We only tested text-based AI detection tools, although similar image and video tools are also available. We focused on products that were free to use, although all came with advanced paid options. We used four pieces of text; two were factual articles, and two were pieces of fiction. For the factual content, I used the words from my entirely human-written LinkedIn article. I then generated an article of similar length with the same title on ChatGPT.

To see how good the tools were at spotting original fiction and AI-generated stuff, I used the preface to Douglas Adams' "Hitchhiker's Guide to the Galaxy." Then I took the first eighteen words ("Far out in the uncharted backwaters of the unfashionable end of the western spiral arm of the Galaxy...") and told ChatGPT to use them as a starting point for the first 600 words of a sci-fi novel. I removed any framing text around ChatGPT's answers but did not make any other changes.

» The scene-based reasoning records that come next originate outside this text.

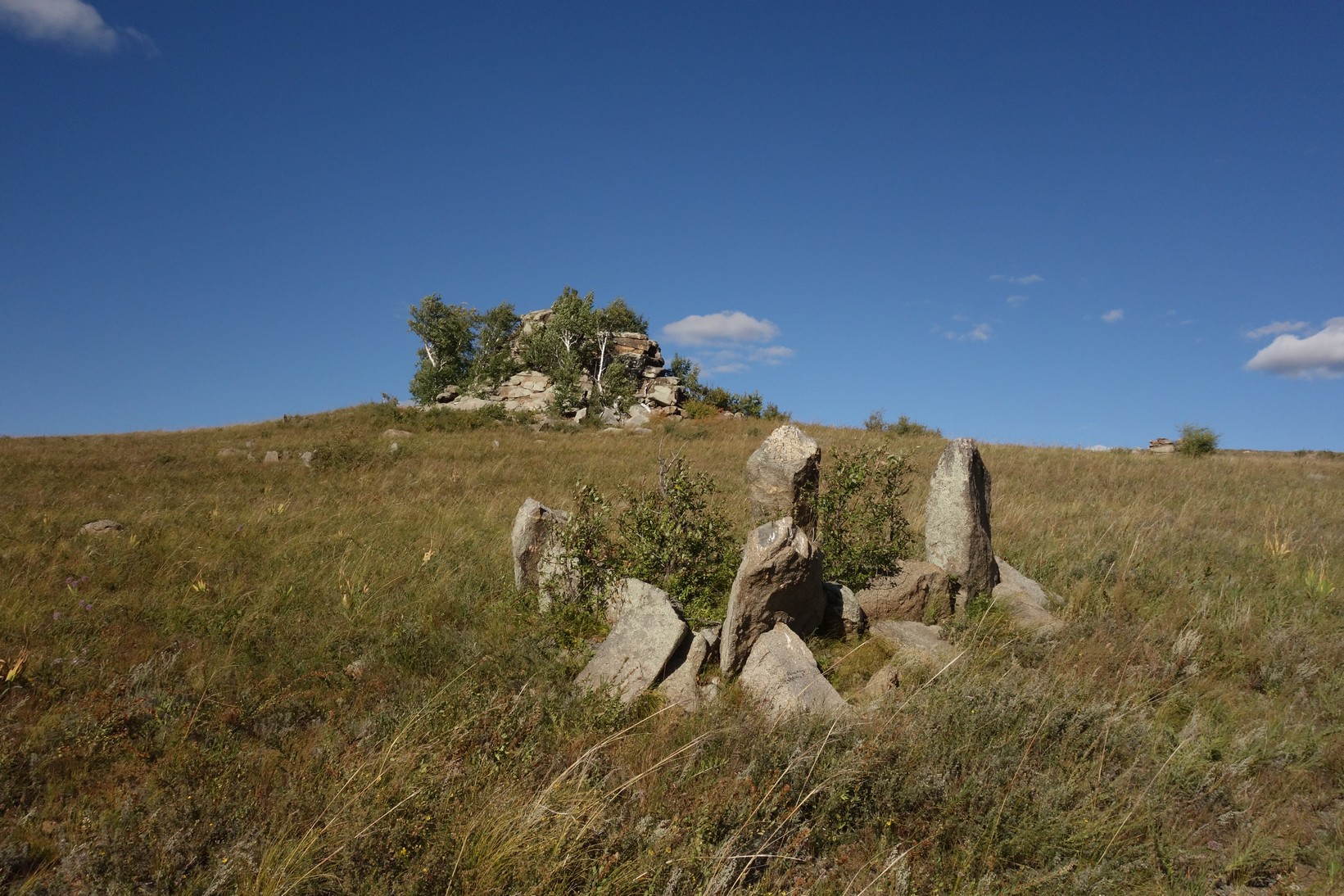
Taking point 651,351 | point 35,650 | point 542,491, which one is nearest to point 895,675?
point 35,650

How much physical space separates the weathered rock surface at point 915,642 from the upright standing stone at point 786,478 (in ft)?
4.17

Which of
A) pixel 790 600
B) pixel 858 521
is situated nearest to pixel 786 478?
pixel 858 521

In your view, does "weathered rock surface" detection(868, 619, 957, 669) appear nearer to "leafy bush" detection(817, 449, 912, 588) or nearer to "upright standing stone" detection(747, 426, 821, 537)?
"leafy bush" detection(817, 449, 912, 588)

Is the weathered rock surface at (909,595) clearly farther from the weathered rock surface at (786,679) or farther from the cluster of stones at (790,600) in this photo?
the weathered rock surface at (786,679)

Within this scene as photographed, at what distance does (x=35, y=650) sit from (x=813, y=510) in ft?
24.8

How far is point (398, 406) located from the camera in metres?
31.4

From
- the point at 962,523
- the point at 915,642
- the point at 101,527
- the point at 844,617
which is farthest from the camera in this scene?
the point at 101,527

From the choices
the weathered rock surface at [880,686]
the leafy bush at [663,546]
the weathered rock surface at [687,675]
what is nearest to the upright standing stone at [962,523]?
the weathered rock surface at [880,686]

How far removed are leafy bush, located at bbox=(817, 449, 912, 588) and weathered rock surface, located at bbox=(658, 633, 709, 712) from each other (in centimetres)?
212

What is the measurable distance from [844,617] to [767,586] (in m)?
1.46

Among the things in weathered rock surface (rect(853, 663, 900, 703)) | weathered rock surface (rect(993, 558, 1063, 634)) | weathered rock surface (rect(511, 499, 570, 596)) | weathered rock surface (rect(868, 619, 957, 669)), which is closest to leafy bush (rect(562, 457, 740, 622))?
weathered rock surface (rect(511, 499, 570, 596))

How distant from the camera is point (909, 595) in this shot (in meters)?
7.58

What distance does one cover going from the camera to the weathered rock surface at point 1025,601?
7.64 m

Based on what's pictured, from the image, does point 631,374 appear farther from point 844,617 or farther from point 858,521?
point 844,617
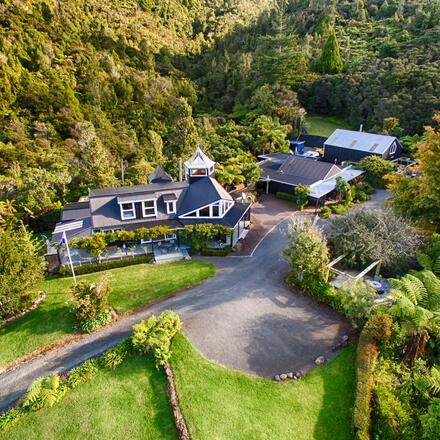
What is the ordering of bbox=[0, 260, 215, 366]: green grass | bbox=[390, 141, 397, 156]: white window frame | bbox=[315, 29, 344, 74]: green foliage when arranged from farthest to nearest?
1. bbox=[315, 29, 344, 74]: green foliage
2. bbox=[390, 141, 397, 156]: white window frame
3. bbox=[0, 260, 215, 366]: green grass

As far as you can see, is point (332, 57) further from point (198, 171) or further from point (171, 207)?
point (171, 207)

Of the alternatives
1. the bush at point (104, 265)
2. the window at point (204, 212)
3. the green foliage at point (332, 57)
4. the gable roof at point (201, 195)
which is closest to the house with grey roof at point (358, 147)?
the green foliage at point (332, 57)

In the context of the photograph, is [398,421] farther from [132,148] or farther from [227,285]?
[132,148]

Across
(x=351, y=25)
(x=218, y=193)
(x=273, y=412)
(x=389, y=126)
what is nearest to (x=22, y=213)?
(x=218, y=193)

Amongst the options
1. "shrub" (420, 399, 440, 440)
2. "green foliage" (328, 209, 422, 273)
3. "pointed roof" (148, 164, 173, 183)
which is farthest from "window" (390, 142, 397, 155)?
"shrub" (420, 399, 440, 440)

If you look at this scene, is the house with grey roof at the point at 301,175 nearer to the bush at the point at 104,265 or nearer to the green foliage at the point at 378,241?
the green foliage at the point at 378,241

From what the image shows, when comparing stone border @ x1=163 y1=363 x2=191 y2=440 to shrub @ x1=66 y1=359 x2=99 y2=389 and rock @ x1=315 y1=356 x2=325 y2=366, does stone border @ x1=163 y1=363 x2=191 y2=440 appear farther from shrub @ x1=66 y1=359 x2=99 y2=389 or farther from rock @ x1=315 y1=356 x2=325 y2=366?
rock @ x1=315 y1=356 x2=325 y2=366
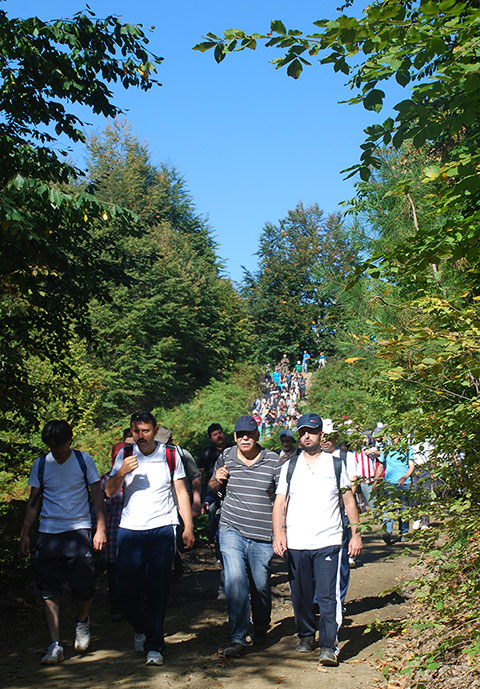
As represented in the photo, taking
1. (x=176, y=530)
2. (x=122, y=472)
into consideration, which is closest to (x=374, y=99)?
(x=122, y=472)

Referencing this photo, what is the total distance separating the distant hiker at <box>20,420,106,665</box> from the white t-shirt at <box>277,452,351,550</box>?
1614 millimetres

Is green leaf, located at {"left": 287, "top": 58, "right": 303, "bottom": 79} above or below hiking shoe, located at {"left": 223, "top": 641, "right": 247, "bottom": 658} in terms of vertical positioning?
above

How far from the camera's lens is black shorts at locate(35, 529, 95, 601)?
5.98m

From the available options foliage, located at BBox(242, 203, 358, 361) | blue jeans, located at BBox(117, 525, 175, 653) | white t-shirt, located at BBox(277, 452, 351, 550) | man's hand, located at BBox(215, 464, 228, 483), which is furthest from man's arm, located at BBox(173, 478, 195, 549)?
foliage, located at BBox(242, 203, 358, 361)

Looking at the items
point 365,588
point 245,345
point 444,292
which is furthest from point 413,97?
point 245,345

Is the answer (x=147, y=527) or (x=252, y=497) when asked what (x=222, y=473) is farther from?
(x=147, y=527)

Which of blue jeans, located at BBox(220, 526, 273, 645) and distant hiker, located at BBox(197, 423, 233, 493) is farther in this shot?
distant hiker, located at BBox(197, 423, 233, 493)

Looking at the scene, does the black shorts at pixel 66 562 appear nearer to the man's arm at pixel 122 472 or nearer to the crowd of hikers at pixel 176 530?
the crowd of hikers at pixel 176 530

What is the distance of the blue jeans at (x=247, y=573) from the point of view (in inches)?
238

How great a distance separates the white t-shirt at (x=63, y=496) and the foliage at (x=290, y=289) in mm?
45571

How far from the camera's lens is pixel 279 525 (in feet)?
20.0

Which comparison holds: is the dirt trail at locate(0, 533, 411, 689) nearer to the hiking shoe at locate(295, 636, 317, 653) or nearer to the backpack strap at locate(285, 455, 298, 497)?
the hiking shoe at locate(295, 636, 317, 653)

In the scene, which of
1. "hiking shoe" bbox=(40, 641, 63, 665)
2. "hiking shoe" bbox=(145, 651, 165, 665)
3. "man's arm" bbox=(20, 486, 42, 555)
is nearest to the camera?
"hiking shoe" bbox=(145, 651, 165, 665)

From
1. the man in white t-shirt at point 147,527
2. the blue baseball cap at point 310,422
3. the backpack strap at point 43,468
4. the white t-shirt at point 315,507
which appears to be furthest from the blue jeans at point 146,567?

The AI detection tools were scored on their accuracy. I also took into account how easy they were to use and gave higher rankings to tools without overly restrictive limitations on their free plans. In judging the results, we considered that false positives (where human-written text was reported as AI) were a bigger problem than false negatives, where AI content was missed. This is because, as AI models continue to improve, some non-human-generated content is bound to slip through the net, annoying as that might be. However, the consequences of human-written prose being flagged as AI are much bigger and can have serious consequences that may be completely underserved.